We aren't immortal. We don't last long. Like our dogs, we age and weaken. And die.
Ps 49:12, 20 (The Message)


She came to me as a stray more than a decade ago.

On a rainy December night she somehow managed to get through the electric fence. She was terrified, thin and in a general bad state.
When you approached her she growled and snapped in all directions. We left her alone to find her the next morning deep underneath the stack of sprinkler pipes.
She wouldn’t budge.
For two weeks I left food and water close to her place of safety. When I was at a safe distance she came out, ate and drank, sat staring at me for a while, then returned to the hide-out.
Gradually, there was movement in the tip of her tail to be seen when I brought the food and looked at her under the pipes.
And then, one morning, as I was walking with the other dogs in her vicinity, she came out and tentatively started to walk along.
She had decided to stay.

She was a mongrel in the true sense of the word.
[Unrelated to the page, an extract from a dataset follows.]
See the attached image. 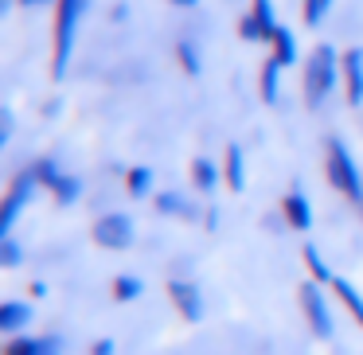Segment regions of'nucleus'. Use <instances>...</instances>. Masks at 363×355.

Medium sized, black with a wide head and slim body. In all probability, as is often the case, used for hunting in packs by some inhabitants of the black township a few kilometres away.
I called her Liesbet because my dad said she received the same treatment on the farm as Queen Elizabeth in Buckingham Palace.
In her I found total love embodied. I have a magnet attached to my computer stand that reads:

 “May I strive to be the person my dog thinks I am.”

I don’t think she thinks I’m anybody. I’m just me. And she loves me deeply. And I love her.
She became my shadow.
If anybody wanted to know where I was on the farm, all they had to do was to look for Liesbet’s black body.
We once calculated that she must have travelled close to 10 km on a single day as she trotted next to the tractor up and down the lines of maize as I was tilling it.
She has a crate in the workshop where she sleeps while I’m working there.

She is getting old. Grey around the eyes and mouth. Stiff in limb and movement.
Much, much slower.
She is still very keen to go for our afternoon walks with the other dogs.  But she does that at her own pace.
Until a few weeks ago, when the other dogs and I have returned from our walk I left the gate open, closed up at the workshops and waited for her. She came in 15 minutes after us.
Lately we walk shorter distances and I walk very slowly beside her as the others run ahead.

It is with much sadness that I read the words of Psalm 49.
I can see her age and weaken. I know that she will die in the not so distant future.
But Psalm 49 does not only speak about our dogs. It is not only about Liesbet. I am mentioned there as well. I shall follow the same route.
Somehow however, I have the feeling that Liesbet has decided to go first.
So that I’ll have her waiting for me once I arrive at that unfamiliar place. A man must have a dog.